ALAIN CANET

« Je voulais être soigneur de la terre »

Agronome et agroforestier, Alain Canet fait partie des experts qui font avancer la cause Pour une Agriculture du Vivant. Il est directeur d’Arbre et Paysage 32, dans le Gers mais est aussi très actif au sein de l’Association Française d’Agroforesterie et de la Fédération Européenne d’Agroforesterie. Il nous raconte ici comment et pourquoi il est tombé dans le Vivant !

« À 14 ans, j’étais à la ferme avec mon père qui avait fait le choix du bio. On était au début des années 70. Déjà, les orages emportaient tout sur leur passage. La terre partait. Je l’ai mal vécu. L’agriculture du vivant n’a jamais été une révélation. Je n’ai rien connu d’autre.

Je voulais être soigneur de la terre. Parce que ma douleur face à ce sang de la terre qui s’en va, aux paysans qui perdent leur autonomie, cette douleur n’est rien par rapport à l’importance de la santé des sols, des plantes, des animaux et des humains qui les mangent.

J’ai vu l’agriculture s’effondrer, les sols s’éroder, les torrents de boue après les pluies.

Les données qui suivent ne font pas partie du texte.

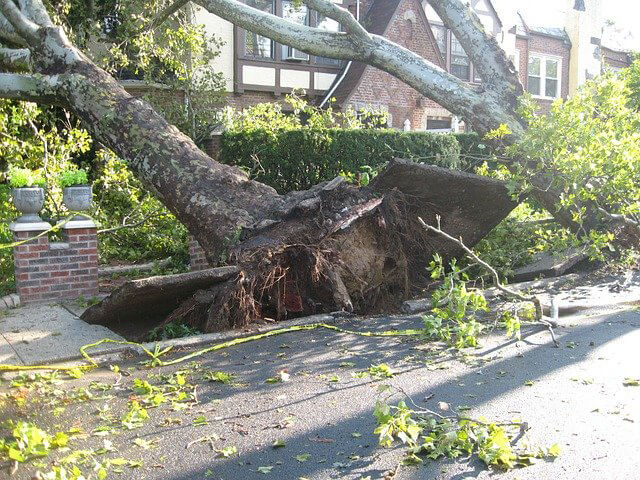 Fallen tree damaged roof? Get urgent roof repairs now - what to do next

C’est comme ça que je me suis investi dans l’agroforesterie. J’ai commencé à planter des arbres dans les champs comme bénévole. On sensibilisait les gens. J’expliquais déjà, à l’époque qu’il était temps de remettre l’arbre dans la boucle de la production agricole et de la fertilité des sols. Sa présence au milieu du champ ou en bordure va interférer sur l’eau, le climat, la qualité du sol. Il est clé dans l’élaboration d’un écosystème agricole vertueux. Mon père disait toujours : « Alain, faut pas utiliser de chimie. Ça causera des dommages collatéraux et on mettra du temps à s’en passer. » J’ai vu l’agriculture s’effondrer, les sols s’éroder, les torrents de boue après les pluies.
Et puis, il y a cinq ans quelque chose s’est passé. On a pris conscience de l’urgence climatique et agricole. Pour certains sols, c’est déjà trop tard.
Mais pour la plupart, il est temps d’agir. La question de la fertilité des sols est en train de devenir sociétale. On est au pied du mur : les rendements baissent et les coûts à produire augmentent. Le pragmatisme implique le changement.
Aujourd’hui, sur cent agriculteurs qui viennent écouter nos conférences sur l’agroforesterie, je sais que la moitié passera à l’acte dans les deux ans. En 1995, il n’y en avait que deux qui venaient et ils étaient déjà convaincus.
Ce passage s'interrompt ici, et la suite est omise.